** Job **
Return, word for word, the part of the entries that starts with the line containing "Is the stone step" and runs through the last line of the entries, with both of those lines included.

---------- Material provided ----------

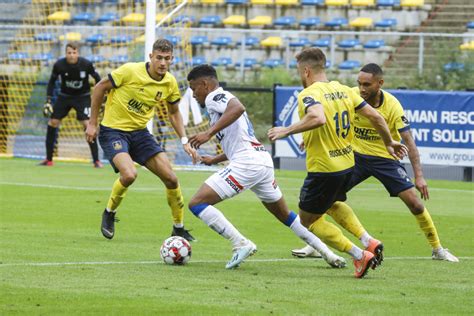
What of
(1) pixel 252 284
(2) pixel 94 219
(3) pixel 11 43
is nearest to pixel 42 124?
(3) pixel 11 43

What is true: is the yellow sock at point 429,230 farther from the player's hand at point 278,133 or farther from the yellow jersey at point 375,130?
Answer: the player's hand at point 278,133

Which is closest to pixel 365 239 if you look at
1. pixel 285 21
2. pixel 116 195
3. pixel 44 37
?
pixel 116 195

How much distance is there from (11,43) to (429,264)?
2009cm

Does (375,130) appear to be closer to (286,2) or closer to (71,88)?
(71,88)

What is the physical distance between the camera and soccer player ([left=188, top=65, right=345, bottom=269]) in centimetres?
1043

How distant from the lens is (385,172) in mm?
11852

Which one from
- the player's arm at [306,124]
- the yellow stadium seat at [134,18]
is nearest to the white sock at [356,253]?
the player's arm at [306,124]

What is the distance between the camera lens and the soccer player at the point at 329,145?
33.2 feet

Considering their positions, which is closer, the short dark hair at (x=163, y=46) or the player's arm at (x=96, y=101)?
the short dark hair at (x=163, y=46)

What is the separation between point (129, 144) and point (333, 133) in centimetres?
344

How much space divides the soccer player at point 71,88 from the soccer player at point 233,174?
11.2 metres

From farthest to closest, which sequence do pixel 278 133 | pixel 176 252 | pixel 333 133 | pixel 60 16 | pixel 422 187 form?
pixel 60 16 < pixel 422 187 < pixel 176 252 < pixel 333 133 < pixel 278 133

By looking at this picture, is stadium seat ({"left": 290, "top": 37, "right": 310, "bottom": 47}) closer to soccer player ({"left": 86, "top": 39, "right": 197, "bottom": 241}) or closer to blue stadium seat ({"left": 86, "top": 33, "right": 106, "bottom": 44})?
blue stadium seat ({"left": 86, "top": 33, "right": 106, "bottom": 44})

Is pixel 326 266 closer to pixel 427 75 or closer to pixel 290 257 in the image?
pixel 290 257
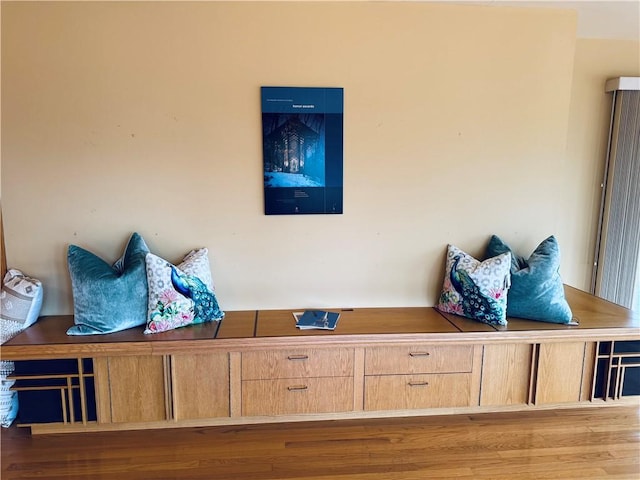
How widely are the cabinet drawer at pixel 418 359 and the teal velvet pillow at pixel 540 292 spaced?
1.45 ft

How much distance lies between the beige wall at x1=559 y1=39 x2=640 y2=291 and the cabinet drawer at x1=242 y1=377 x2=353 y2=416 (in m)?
2.19

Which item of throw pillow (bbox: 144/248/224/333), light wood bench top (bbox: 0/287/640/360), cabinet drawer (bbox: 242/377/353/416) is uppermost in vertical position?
throw pillow (bbox: 144/248/224/333)

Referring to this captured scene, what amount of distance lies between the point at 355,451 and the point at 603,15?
3.06m

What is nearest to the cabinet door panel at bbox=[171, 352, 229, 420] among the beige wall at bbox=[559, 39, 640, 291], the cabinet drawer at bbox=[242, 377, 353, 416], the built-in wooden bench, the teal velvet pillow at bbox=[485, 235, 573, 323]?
the built-in wooden bench

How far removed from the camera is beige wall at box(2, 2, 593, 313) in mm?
2332

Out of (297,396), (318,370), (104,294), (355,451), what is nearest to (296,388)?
(297,396)

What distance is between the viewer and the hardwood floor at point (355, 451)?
76.7 inches

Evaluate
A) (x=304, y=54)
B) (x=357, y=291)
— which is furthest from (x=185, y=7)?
(x=357, y=291)

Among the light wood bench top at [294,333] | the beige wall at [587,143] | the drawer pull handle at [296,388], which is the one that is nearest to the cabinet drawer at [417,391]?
the light wood bench top at [294,333]

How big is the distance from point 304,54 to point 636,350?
261cm

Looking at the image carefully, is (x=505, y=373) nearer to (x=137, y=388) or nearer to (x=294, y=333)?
(x=294, y=333)

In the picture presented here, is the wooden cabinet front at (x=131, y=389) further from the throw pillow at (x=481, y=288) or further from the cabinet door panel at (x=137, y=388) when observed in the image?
the throw pillow at (x=481, y=288)

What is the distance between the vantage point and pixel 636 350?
93.7 inches

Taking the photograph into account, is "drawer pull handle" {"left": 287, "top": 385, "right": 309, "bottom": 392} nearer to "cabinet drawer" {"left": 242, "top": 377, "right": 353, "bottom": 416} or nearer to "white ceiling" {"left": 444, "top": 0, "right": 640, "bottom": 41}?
"cabinet drawer" {"left": 242, "top": 377, "right": 353, "bottom": 416}
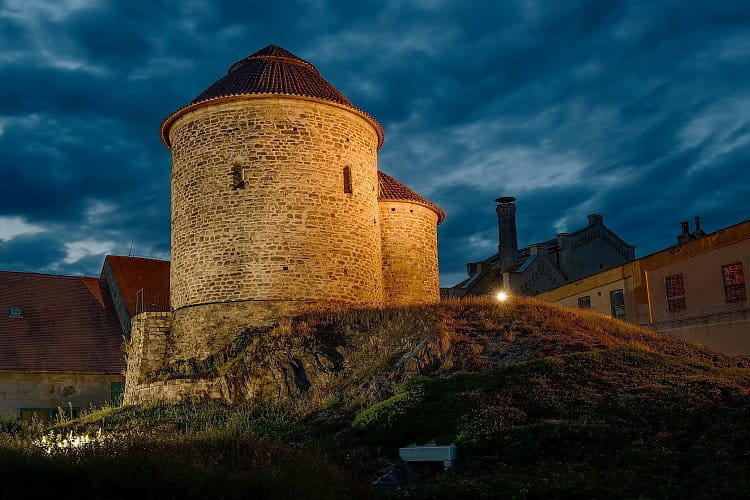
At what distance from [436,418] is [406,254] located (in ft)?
48.6

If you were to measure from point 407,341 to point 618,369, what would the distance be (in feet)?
18.2

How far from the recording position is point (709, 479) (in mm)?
10094

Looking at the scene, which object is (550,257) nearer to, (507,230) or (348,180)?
(507,230)

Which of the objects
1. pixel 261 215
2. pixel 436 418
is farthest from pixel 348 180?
pixel 436 418

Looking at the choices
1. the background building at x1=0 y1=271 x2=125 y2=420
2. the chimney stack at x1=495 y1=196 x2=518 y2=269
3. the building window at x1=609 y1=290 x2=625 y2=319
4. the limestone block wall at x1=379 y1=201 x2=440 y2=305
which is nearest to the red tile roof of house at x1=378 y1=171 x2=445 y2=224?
the limestone block wall at x1=379 y1=201 x2=440 y2=305

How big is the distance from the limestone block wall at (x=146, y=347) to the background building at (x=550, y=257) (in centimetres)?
2335

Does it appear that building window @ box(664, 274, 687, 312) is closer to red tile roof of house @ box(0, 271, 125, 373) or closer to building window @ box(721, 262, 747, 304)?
building window @ box(721, 262, 747, 304)

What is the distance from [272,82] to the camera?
78.5 feet

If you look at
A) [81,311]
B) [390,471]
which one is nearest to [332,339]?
[390,471]

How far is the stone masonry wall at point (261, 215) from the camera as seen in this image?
22.5m

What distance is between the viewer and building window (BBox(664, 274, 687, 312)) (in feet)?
89.5

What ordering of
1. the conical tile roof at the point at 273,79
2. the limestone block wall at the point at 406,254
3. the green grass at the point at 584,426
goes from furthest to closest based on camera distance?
the limestone block wall at the point at 406,254, the conical tile roof at the point at 273,79, the green grass at the point at 584,426

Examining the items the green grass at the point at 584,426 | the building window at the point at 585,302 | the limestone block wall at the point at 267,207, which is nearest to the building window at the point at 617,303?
the building window at the point at 585,302

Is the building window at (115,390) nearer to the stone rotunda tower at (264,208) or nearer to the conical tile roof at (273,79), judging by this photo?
the stone rotunda tower at (264,208)
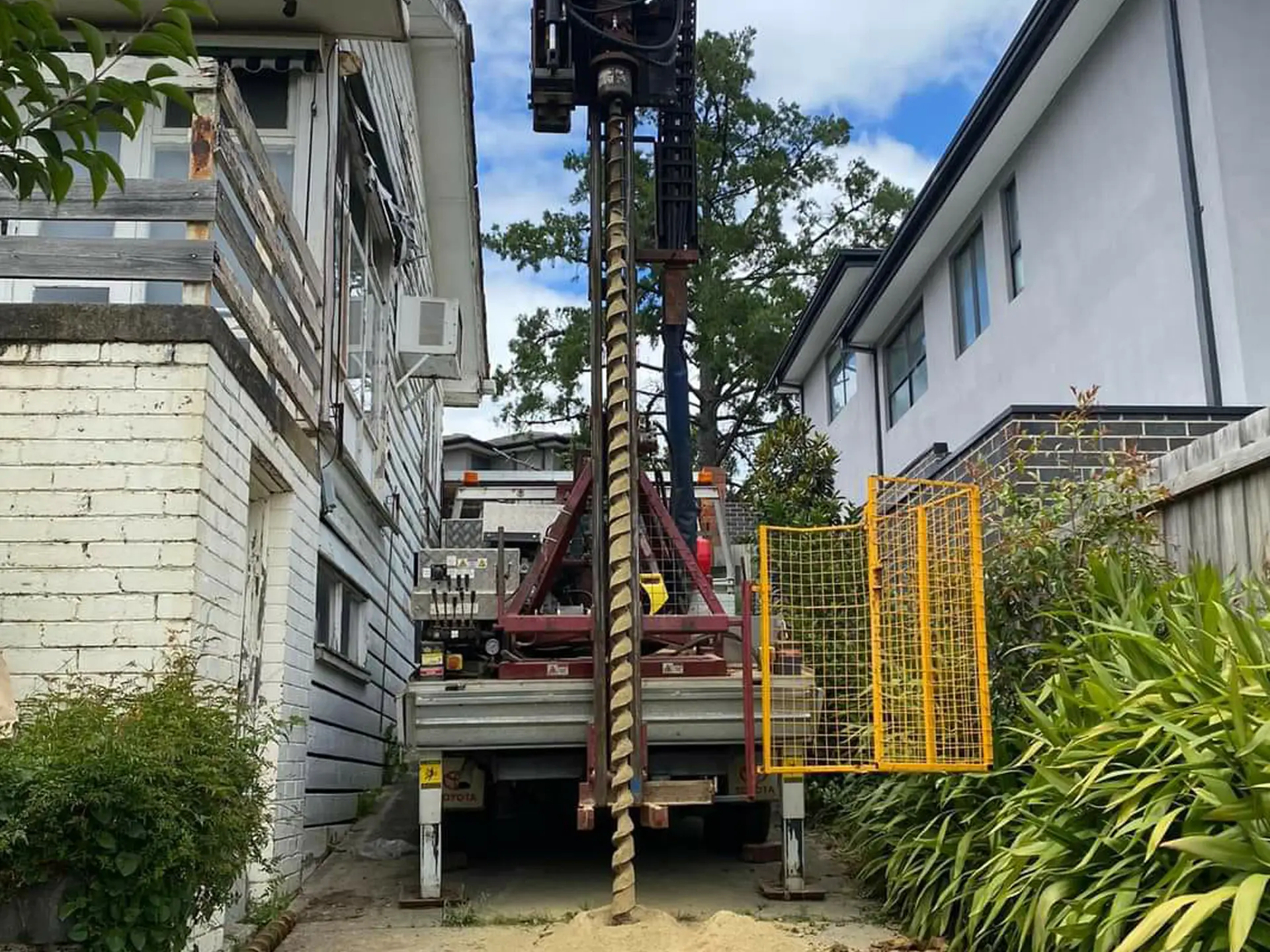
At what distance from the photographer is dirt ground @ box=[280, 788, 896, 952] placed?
5.76 meters

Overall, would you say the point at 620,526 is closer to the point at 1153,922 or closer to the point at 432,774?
the point at 432,774

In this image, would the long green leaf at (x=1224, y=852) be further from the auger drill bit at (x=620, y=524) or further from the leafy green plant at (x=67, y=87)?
the leafy green plant at (x=67, y=87)

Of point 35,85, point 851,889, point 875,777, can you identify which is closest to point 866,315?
point 875,777

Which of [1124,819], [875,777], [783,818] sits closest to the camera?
[1124,819]

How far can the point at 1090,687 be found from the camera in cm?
503

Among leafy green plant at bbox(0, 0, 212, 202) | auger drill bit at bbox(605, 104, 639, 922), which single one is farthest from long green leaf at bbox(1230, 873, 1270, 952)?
leafy green plant at bbox(0, 0, 212, 202)

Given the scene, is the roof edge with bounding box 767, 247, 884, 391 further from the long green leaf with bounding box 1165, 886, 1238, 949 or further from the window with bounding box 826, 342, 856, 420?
the long green leaf with bounding box 1165, 886, 1238, 949

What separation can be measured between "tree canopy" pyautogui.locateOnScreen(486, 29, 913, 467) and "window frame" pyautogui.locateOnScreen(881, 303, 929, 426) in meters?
7.71

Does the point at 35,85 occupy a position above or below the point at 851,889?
above

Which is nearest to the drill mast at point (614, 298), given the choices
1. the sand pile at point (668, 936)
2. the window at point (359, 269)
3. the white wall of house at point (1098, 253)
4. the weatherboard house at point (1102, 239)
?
the sand pile at point (668, 936)

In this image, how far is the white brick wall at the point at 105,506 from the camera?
204 inches

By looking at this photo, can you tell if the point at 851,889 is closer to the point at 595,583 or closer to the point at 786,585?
the point at 786,585

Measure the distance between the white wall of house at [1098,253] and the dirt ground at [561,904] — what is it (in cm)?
543

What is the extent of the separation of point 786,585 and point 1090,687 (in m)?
2.43
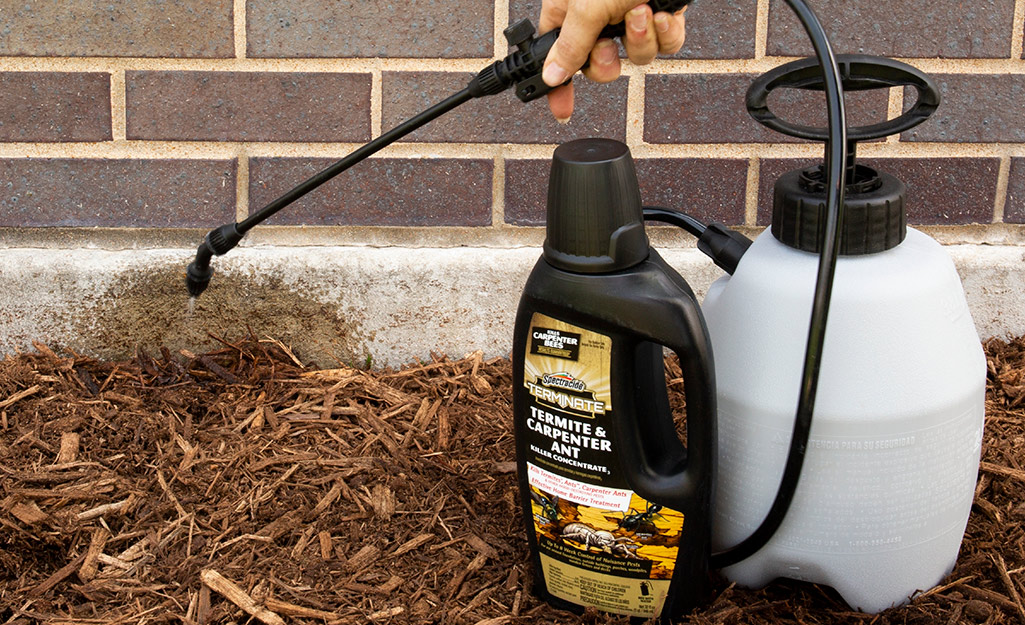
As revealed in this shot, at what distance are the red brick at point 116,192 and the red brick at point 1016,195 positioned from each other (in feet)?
3.70

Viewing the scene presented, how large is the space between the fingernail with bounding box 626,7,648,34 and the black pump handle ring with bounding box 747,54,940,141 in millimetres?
117

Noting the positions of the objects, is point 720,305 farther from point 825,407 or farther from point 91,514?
point 91,514

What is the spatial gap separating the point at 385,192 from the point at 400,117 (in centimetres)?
11

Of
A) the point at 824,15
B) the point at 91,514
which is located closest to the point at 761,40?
the point at 824,15

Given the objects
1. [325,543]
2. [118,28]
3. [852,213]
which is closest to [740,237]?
[852,213]

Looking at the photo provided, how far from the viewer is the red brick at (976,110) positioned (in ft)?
4.67

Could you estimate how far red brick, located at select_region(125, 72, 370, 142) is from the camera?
1403 millimetres

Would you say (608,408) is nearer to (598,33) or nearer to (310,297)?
(598,33)

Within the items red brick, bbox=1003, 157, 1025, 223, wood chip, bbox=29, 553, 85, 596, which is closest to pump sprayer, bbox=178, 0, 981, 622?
wood chip, bbox=29, 553, 85, 596

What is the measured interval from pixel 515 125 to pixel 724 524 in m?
0.66

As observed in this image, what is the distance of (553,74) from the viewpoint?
0.95m

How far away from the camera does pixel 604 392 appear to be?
0.92m

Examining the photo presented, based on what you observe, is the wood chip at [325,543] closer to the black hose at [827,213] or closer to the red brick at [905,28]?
the black hose at [827,213]

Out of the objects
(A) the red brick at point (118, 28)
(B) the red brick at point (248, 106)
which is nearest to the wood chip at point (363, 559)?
(B) the red brick at point (248, 106)
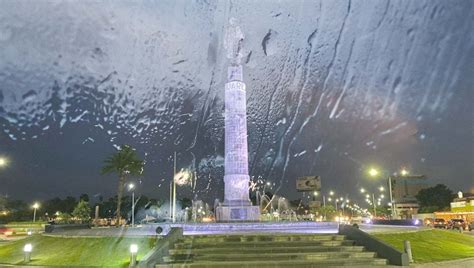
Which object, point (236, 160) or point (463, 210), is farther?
point (463, 210)

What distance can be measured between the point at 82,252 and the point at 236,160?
21.2 m

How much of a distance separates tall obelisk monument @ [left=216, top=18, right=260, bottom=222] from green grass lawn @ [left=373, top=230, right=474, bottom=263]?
17504mm

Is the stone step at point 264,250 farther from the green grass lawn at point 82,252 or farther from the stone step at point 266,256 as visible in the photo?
the green grass lawn at point 82,252

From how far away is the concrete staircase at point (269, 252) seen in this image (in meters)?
16.2

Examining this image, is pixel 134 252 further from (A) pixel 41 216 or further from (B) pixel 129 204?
(A) pixel 41 216

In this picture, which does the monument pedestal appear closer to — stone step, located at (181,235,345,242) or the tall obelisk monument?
the tall obelisk monument

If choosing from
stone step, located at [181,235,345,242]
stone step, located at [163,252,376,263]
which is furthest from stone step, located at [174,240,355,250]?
stone step, located at [163,252,376,263]

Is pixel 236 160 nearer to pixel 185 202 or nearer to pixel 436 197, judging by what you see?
pixel 185 202

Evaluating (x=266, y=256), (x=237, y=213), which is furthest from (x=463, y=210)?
(x=266, y=256)

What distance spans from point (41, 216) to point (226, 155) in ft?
303

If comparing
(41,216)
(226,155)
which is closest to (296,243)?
(226,155)

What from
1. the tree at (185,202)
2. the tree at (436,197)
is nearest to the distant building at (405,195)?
the tree at (436,197)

----------

** Completed task **
Is the stone step at point 264,250 farther from the green grass lawn at point 82,252 or farther from the stone step at point 266,256 as visible in the photo?
the green grass lawn at point 82,252

From how far away is the concrete staircase at point (269, 252) seen in this image (in meters)?
16.2

Examining this image, is pixel 134 252 further from (A) pixel 41 216 or further from (B) pixel 129 204?
(A) pixel 41 216

In this picture, which does the monument pedestal appear closer to — stone step, located at (181,235,345,242) or the tall obelisk monument?
the tall obelisk monument

If choosing from
stone step, located at [181,235,345,242]
stone step, located at [163,252,376,263]
which is furthest from stone step, located at [174,240,355,250]?
stone step, located at [163,252,376,263]

Is pixel 236 160 nearer to pixel 185 202 or nearer to pixel 436 197, judging by what you see?
pixel 185 202

Evaluating (x=266, y=256), (x=237, y=213), which is furthest from (x=463, y=210)?
(x=266, y=256)

What distance spans from point (41, 216) to point (226, 155) in ft?
303

If comparing
(41,216)
(226,155)
which is closest to (296,243)?
(226,155)

What from
1. the tree at (185,202)
2. the tree at (436,197)
is nearest to the distant building at (405,195)?
the tree at (436,197)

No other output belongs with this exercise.